Exercise requirements »
1 – Which Argentine provinces does the passage on Misiones jaguars name as part of the Dry Chaco?
2 – In the passage on Misiones jaguars, write out the words from "The evidence of" to "straddle international borders." without changing anything.
3 – According to the passage on Misiones jaguars, how many camera traps did organizers deploy to estimate the green-corridor population?

Alarmed by the data, a multi-stakeholder network that included representatives of Proyecto Yaguareté, Argentine and Brazilian civil society groups, the Misiones provincial government and the Argentine National Parks Administration was formed to draft a conservation plan. The blueprint, released in 2011, set a goal of boosting the population of green-corridor jaguars to 250 in order to ensure the animal’s “conservation for future generations.” It called for ongoing population research on jaguars and their prey; habitat conservation through better enforcement of the corridor’s protected areas; development of environmental education programs to highlight the jaguar’s ecological value; and cooperation with ranchers to help them avoid jaguar attacks on their cattle.
Major improvements
The project appears to be paying off. Last November, organizers announced that after deploying 200 camera traps on both sides of the Argentine-Brazilian border and using mathematical modeling, they estimated the jaguar population throughout the green corridor at 84 to 125 individuals as of June 2019. They were pleased with the results, given the many pressures on jaguar habitat in the region. Says Paviolo: “It’s a great achievement, one that is owed to the work of many institutions.”
The evidence of progress in Misiones comes as the importance of such efforts have gained recognition worldwide. In February, jaguars were earmarked for protection under the UN Convention on Migratory Species, a move that explicitly mentioned the Misiones cats among 26 jaguar populations in the Americas that straddle international borders.
The jaguars in Misiones and two other areas of northern Argentina have for decades marked the southernmost range of the large cats in the Americas. Some 100 jaguars inhabit the mountainous Yungas region of Jujuy Province, and a tenuous population of fewer than 20 are believed to live in Argentina’s portion of the Dry Chaco, a semi-arid lowland that spans parts of Bolivia, Paraguay, Brazil and, in Argentina, the provinces of Chaco, Santiago del Estero, Formosa and Salta. The animals were once found as far south as the Argentine Pampas and Patagonia, but the open landscapes facilitated their hunting—and extinction—in those regions over 100 years ago.
“The principal cause of jaguar population declines in the green corridor also was hunting, according to a study that we did [in 2006] with scientists from Brazil and the United States with the economic support of the Lincoln Park Zoo of Chicago,” says Paviolo. “That’s why it has been so important to open dialogue in recent years with ranchers in order to give them tools to care for their cattle while improving coexistence, such as electric fencing or the installation of lights to scare away predators. Environmental education also has been key. Misiones residents have taken an interest in jaguars. Today, if a jaguar is hunted or run over on the road, the news goes out on social and conventional media, something that didn’t happen 15 years ago.”
A milestone in that regard came when the first jaguar monitored in connection with the project, an animal the project staff named Guacurarí, was caught, outfitted with a GPS collar and freed in 2009. Guacurarí provided valuable information, traveling up to 25 kilometers (15 miles) a day and helping scientists gauge the amount of land area required for a jaguar. But in 2012, Guacurarí—still wearing a GPS collar—was shot by hunters in a Misiones protected area, even though jaguar hunting has been illegal throughout the province since 1988 and nationwide since 2001.

Dataset extract »

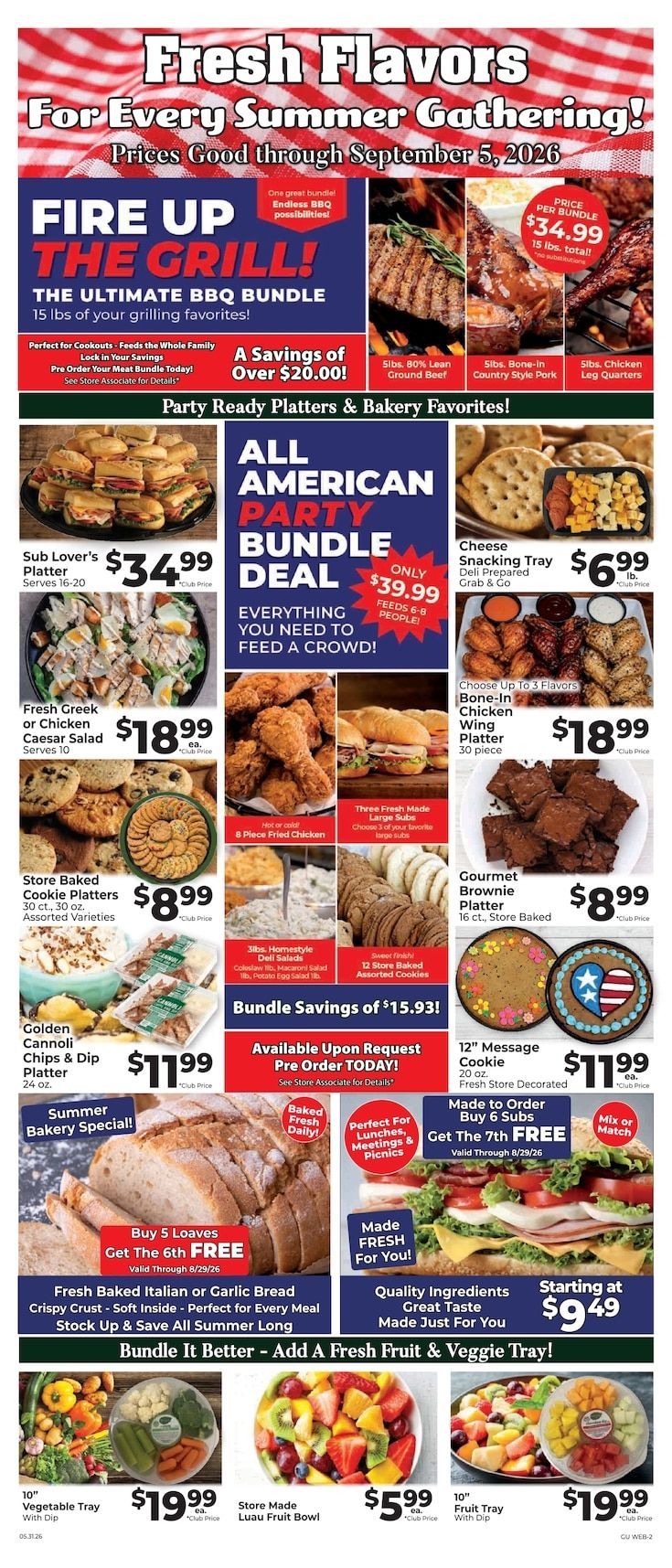 Grand Union (Rutland, VT) Weekly Ad August 2 - 8, 2026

Solutions below »
1 – Chaco, Santiago del Estero, Formosa and Salta

2 –
The evidence of progress in Misiones comes as the importance of such efforts have gained recognition worldwide. In February, jaguars were earmarked for protection under the UN Convention on Migratory Species, a move that explicitly mentioned the Misiones cats among 26 jaguar populations in the Americas that straddle international borders.

3 – 200 camera traps, on both sides of the Argentine-Brazilian border.